Ethan B. Katz falsely blames France for "discriminating" against Muslims in favor of Jews. In fact, it was Muslims who discriminated and murdered Jews, forcing them to flee to France.
Many French Jews are actually North African Jews who fled to France to escape Muslim persecution. The flood of Muslim migration however brought back the persecution. So now the descendants of North African Jews are once again fleeing Muslim violence.
This has nothing to do with France's treatment of Muslims, as Ethan B. Katz falsely claims. It has everything to do with a Muslim attitude towards Jews and other non-Muslims that predates France.

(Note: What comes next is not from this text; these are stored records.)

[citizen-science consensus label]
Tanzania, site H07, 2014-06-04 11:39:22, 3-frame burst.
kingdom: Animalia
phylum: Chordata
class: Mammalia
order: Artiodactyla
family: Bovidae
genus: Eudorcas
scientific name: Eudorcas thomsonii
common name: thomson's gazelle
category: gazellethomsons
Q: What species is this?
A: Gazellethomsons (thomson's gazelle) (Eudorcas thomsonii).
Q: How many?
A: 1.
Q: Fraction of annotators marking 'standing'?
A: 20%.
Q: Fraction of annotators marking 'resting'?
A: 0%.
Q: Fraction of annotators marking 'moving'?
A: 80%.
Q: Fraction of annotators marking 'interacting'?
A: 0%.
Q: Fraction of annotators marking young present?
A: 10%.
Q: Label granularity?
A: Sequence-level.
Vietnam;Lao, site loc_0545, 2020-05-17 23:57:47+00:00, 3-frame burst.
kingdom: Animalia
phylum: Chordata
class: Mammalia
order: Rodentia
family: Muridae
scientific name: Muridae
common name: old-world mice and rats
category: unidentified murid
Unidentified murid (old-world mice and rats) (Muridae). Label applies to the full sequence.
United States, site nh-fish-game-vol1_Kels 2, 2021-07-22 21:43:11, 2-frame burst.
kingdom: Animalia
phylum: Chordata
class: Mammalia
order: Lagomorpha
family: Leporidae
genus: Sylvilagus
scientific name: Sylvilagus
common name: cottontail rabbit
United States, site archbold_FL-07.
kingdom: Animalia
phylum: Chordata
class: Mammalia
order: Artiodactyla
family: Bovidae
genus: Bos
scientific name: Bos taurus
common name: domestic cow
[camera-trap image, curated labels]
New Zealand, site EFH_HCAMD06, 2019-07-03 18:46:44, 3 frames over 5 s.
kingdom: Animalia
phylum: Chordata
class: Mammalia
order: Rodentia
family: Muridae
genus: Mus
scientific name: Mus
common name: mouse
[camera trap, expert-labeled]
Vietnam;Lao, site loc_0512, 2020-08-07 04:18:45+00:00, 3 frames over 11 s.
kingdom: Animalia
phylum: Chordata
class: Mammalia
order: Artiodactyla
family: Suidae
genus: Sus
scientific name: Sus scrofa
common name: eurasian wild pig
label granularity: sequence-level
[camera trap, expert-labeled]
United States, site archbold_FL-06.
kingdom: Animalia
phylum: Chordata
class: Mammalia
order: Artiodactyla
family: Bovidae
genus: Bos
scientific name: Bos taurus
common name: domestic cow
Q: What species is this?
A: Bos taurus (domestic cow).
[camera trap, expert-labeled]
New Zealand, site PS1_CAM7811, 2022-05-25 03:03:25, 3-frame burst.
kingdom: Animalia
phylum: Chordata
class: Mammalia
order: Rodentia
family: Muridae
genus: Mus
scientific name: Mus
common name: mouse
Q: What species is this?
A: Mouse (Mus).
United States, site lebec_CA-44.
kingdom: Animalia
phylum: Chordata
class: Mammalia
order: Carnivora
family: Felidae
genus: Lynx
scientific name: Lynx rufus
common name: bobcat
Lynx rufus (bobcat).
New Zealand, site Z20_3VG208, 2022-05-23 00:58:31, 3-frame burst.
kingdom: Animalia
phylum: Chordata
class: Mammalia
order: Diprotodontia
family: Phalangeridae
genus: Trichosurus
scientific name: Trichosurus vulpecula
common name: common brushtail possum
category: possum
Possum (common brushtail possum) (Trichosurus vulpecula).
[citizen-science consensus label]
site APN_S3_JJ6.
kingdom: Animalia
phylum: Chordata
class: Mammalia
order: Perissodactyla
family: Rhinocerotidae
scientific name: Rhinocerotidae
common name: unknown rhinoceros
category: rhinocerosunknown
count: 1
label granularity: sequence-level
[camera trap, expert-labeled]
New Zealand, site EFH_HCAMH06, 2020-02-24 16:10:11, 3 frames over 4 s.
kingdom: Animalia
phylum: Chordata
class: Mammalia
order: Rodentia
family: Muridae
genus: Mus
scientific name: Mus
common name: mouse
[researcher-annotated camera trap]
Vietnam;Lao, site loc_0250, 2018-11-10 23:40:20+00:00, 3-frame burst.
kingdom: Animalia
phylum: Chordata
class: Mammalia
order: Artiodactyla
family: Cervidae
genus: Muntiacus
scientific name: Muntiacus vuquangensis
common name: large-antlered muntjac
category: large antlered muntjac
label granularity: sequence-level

Ethan B. Katz's Muslim Persecution Denial follows classic left-wing historical denialist patterns which attempts to sideline the core issue with empty talk about imperialism. The core issue in Muslim violence against Jews is xenophobia, supremacism and racism.
Instead Ethan B. Katz attempts to blame Muslim violence on its Jewish victims, accusing them of complicity in French colonialism. This is exactly the sort of denialist argument used by Holocaust deniers.
Such historical revisionism isn't new. Consider this.
In an act more reminiscent of magician Harry Houdini than a major U.S. newspaper, The Washington Post omitted—and refused to correct—nearly one million Jewish refugees from Arab lands in its infographic “A visual guide to 75 years of major refugee crises around the world” (Dec. 21, 2105).
The graphic, claiming to provide a “brief guide to the major refugee events in recent history,” offers short descriptions of various refugee crises throughout the last 75 years. The displacement of persons from World War II to the ongoing Syrian civil war are noted as “major” events. Inexplicably, the more than 800,000 Jewish refugees who fled Arab lands in the Middle East and North Africa in the period following Israel's War for Independence seemingly does not qualify.
No mention is made of the plight of Jews forced to flee countries or territories, including Morocco, Algeria, Tunisia, Libya, Egypt, Lebanon, Syria, Iraq, Yemen and Aden (now part of Yemen).
Texts such as Ethan B. Katz's The Burdens of Brotherhood: Jews and Muslims from North Africa To France, should be sidelined in favor of the experiences of the survivors of Muslim persecution against Jews which can be found at places like Point of No Return and Justice for Jews from Arab Countries.
The histories of North African Jews are well worth reading. Denialist texts should be rejected by every decent person.